In the present study, the implemented MCP-based system was subjected to a series of benchmark structural-engineering queries—including single-span beams, multi-storey frames, and seismic loading scenarios—to assess its modelling robustness. Across every test, the system not only generated syntactically and physically valid OpenSees models but also executed them without runtime failures, subsequently translating numerical outputs into clear, natural language interpretations.

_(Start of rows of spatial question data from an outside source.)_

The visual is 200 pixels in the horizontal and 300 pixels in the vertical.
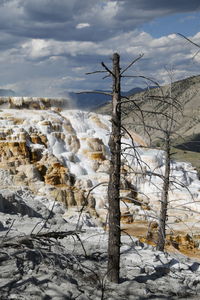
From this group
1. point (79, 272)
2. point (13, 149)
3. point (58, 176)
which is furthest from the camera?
point (13, 149)

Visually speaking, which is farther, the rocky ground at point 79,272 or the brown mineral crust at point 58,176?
the brown mineral crust at point 58,176

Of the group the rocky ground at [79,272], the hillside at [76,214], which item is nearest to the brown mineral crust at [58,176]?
the hillside at [76,214]

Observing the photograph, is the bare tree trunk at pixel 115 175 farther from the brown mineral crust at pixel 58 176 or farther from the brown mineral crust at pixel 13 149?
the brown mineral crust at pixel 13 149

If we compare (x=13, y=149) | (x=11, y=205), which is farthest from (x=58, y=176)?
(x=11, y=205)

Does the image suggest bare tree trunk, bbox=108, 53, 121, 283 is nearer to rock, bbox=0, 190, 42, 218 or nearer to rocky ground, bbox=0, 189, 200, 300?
rocky ground, bbox=0, 189, 200, 300

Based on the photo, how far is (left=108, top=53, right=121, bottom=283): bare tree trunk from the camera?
6410 mm

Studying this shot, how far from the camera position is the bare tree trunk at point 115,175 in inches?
252

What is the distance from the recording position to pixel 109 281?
695 cm

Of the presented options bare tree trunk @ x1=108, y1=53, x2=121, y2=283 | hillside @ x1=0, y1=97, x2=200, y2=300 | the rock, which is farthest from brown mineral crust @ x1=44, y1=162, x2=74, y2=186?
bare tree trunk @ x1=108, y1=53, x2=121, y2=283

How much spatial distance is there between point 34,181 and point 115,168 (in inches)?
606

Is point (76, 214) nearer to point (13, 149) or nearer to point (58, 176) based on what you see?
point (58, 176)

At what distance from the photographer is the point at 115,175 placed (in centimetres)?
658

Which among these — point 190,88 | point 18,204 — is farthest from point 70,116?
point 190,88

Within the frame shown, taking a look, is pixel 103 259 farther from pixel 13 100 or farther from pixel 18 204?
pixel 13 100
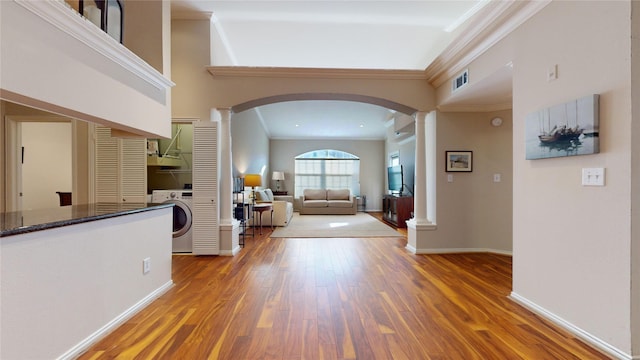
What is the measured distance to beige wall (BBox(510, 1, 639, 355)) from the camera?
62.2 inches

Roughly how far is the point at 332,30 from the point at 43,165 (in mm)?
5735

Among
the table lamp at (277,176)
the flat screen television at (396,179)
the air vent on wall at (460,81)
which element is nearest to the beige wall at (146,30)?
the air vent on wall at (460,81)

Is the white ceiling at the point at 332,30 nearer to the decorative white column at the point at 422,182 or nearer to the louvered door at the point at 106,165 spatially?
the decorative white column at the point at 422,182

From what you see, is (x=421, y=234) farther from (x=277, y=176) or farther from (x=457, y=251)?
(x=277, y=176)

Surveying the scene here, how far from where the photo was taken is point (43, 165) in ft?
16.7

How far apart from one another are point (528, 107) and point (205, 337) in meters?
3.03

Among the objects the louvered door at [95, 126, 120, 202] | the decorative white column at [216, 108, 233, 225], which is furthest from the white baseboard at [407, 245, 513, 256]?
the louvered door at [95, 126, 120, 202]

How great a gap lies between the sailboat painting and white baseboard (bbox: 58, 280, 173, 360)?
3.36 m

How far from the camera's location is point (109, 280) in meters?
1.94

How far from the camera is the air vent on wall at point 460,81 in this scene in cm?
319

This consistent performance directly substantiates the system’s capacity to perform automated structural analyses with high reliability. Independently, a detailed comparative evaluation of storey-drift, nodal displacement, and vibrational period metrics revealed that GPT+MCP predictions consistently aligned with ETABS benchmarks within a one percent error margin at each storey level. Such congruence indicates that the MCP integration not only guides the generative model toward engineering-grade precision but also elevates its predictive fidelity to match that of both open-source and commercial finite-element platforms. A similar approach was reported by Liang et al. (2025), where an LLM generated OpenSeesPy code for 2D frame analysis, which was then automatically executed within a Python-based framework [6]. Together, these convergent lines of evidence demonstrate that embedding MCP within an LLM-driven workflow effectively constrains its outputs to the stringent accuracy demands of structural engineering practice, thereby validating the proposed method’s practical viability.

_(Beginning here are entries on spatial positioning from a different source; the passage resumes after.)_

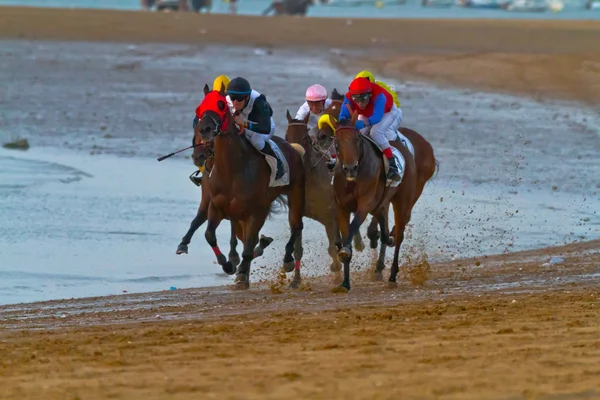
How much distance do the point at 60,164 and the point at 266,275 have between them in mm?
7423

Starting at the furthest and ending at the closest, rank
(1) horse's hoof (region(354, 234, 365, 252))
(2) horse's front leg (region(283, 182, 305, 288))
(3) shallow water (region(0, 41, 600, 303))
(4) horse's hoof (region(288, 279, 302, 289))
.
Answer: (1) horse's hoof (region(354, 234, 365, 252)) → (3) shallow water (region(0, 41, 600, 303)) → (2) horse's front leg (region(283, 182, 305, 288)) → (4) horse's hoof (region(288, 279, 302, 289))

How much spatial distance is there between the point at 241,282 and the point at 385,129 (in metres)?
2.22

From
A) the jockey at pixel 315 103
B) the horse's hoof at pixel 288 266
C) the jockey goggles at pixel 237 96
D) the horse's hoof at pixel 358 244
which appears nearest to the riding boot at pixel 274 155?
the jockey goggles at pixel 237 96

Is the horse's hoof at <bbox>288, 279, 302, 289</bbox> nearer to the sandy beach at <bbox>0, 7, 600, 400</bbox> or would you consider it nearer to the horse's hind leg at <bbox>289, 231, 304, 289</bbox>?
the horse's hind leg at <bbox>289, 231, 304, 289</bbox>

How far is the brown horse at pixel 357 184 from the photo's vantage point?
13.0 meters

Leveraging carefully structured, CIDI-style prompts establishes a rigorous foundation for guiding the LLM’s interpretation [30]. The prompt design produced responses that closely followed the input instructions, demonstrating a high level of consistency with limited variation. Together, these factors converge to support the observation that the system’s textual interpretations reliably report key metrics such as maximum drifts, storey-level forces, and compliance thresholds, although ambiguous requests occasionally yielded overly generic summaries, underscoring the necessity of prompt specificity. In parallel, the adoption of a structured JSON interface between the LLM and computational tools further reinforces reproducibility and traceability: even slight variations in prompt wording did not compromise the stability of parameter extraction or tool invocation. These combined mechanisms ensure that each analysis run generates an identical, timestamped pipeline—from the initial Tcl script through raw OpenSees outputs to parsed performance metrics—while the LLM remains stateless across executions. Therefore, the modular MCP protocol architecture not only guarantees executional fidelity but also delivers comprehensive logging at every stage, a feature essential for educational deployment, rigorous peer review, and regulatory auditing of AI-assisted design workflows.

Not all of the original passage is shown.